O dia se passou e o garoto estava já morto de cansaço quando viu uma comitiva real chegar a sua casa. A mãe, o irmão mais velho se assustaram demais. O menino não, estava tão cansado que não queria saber de nada.
Da carruagem saiu a princesa com um papel na mão. Ela conversou com a mãe e se dirigiu ao garotinho:
- Foi você quem escreveu todos esses textos?
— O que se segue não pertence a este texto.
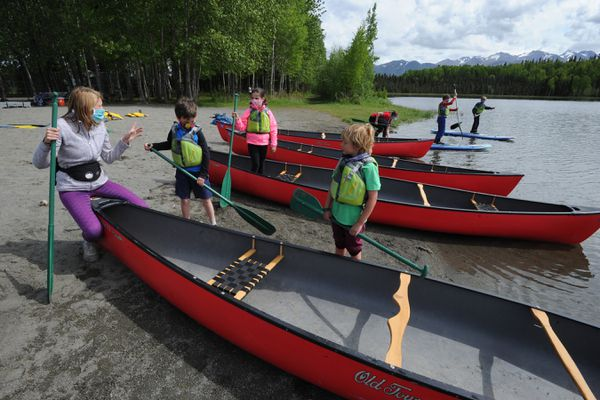 Trailside Discovery Camp program manager Acadia Graham, left, helps launch canoes at Goose Lake in Anchorage on Monday, June 1, 2020. (Bill Roth / ADN)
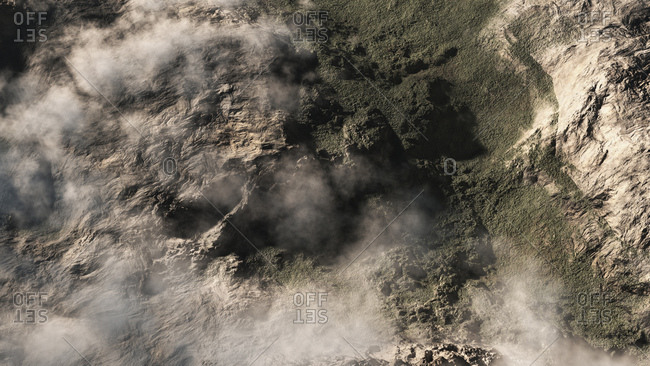 Computer generated illustration of clouds over mountainous terrain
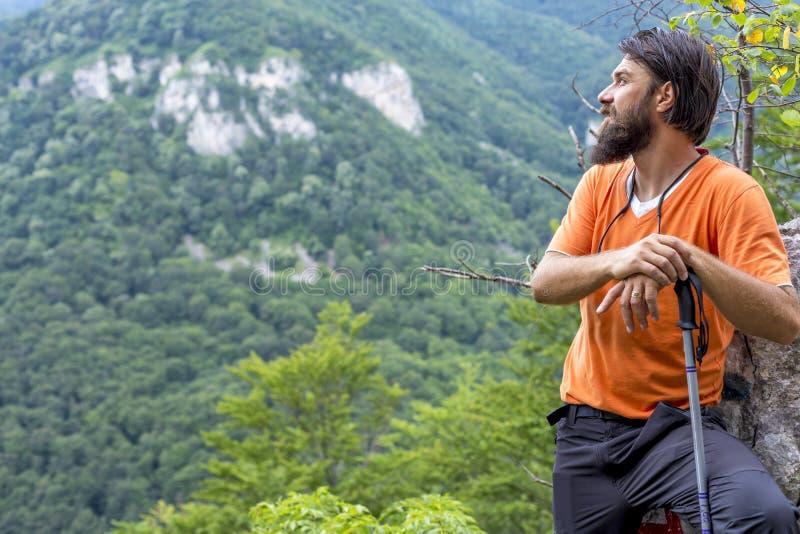 有胡子的年轻远足者敬佩看法的从登上的顶端 库存照片
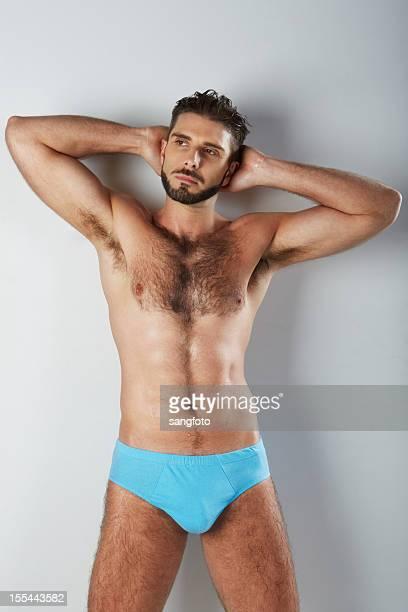 attraktive behaart mann in blauen unterwäsche arme hinter dem kopf - hairy chest stock-fotos und bilder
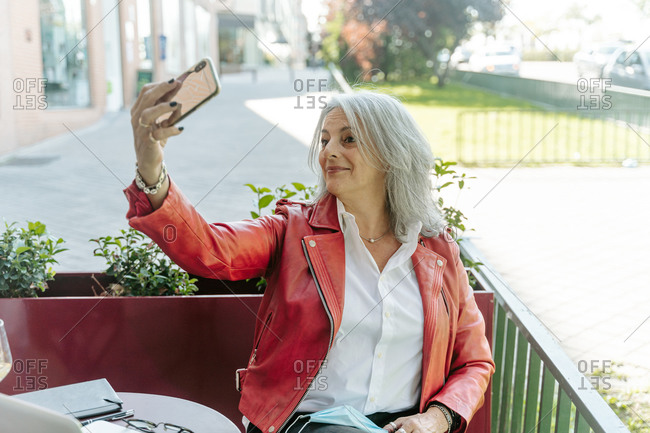 Delighted middle aged female with gray hair taking selfie on smartphone while sitting in outdoors cafe and waiting for order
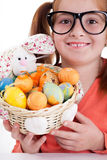 Girl with freckles  and a basket of Easter egg Stock Images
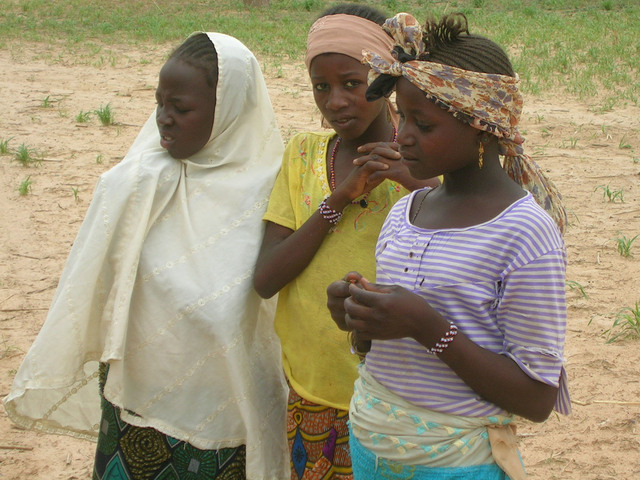 Hausa girls stop to contemplate the curious visitors
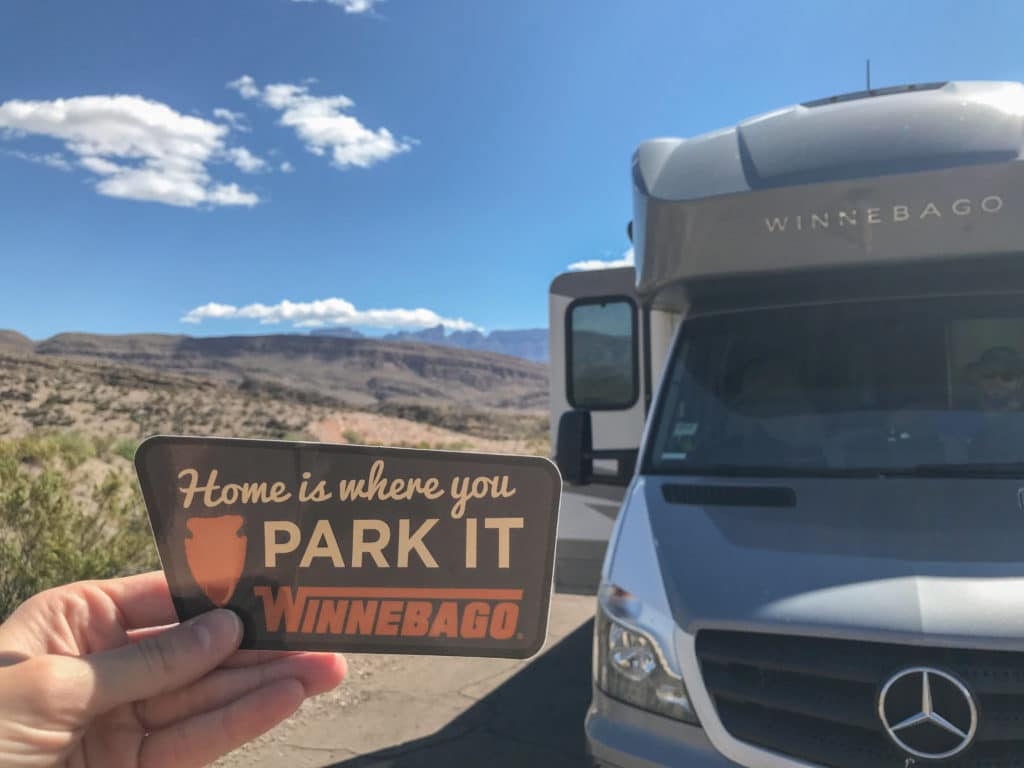 RV motorhome with sticker that says home is where you park it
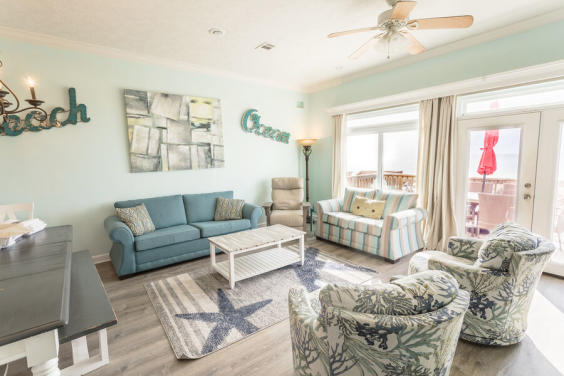 Lovely living room with beautiful views of the Gulf!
O menino sem coragem de responder, não por causa da presença da princesa, mas por medo da mãe apenas concordou com a cabeça.
- Você tem alma de poeta. Foi a coisa mais linda que já li. Você tem que continuar...
A mãe achou um absurdo aquilo tudo mas ao ver o saco de ouro que a princesa lhe ofereceu começou a mudar de ideia. Não totalmente, ela achava que aquilo tudo era vadiagem, que o menino deveria era continuar no cabo da enxada. Mas ela não podia ir contra uma ordem real.
Então o menino foi para o castelo e lá as fadas lhe revelaram que não são todos os mortais que amam a noite como ele, que muitos não o entenderiam pois são poucos com alma de artista no mundo. Mas esses poucos é que levam a magia dos sonhos aos outros... Os que tem esse tipo alma tem o dom da lágrima e do sorriso e que mesmo que as formigas trabalhem o tempo todo não conseguiram viver a seu trabalho árduo sem a melodia do canto das cigarras.
E o menino viveu da noite e escreveu toda sua magia para encantar aquelas almas que precisavam do alívio da arte para sobreviver durante o dia.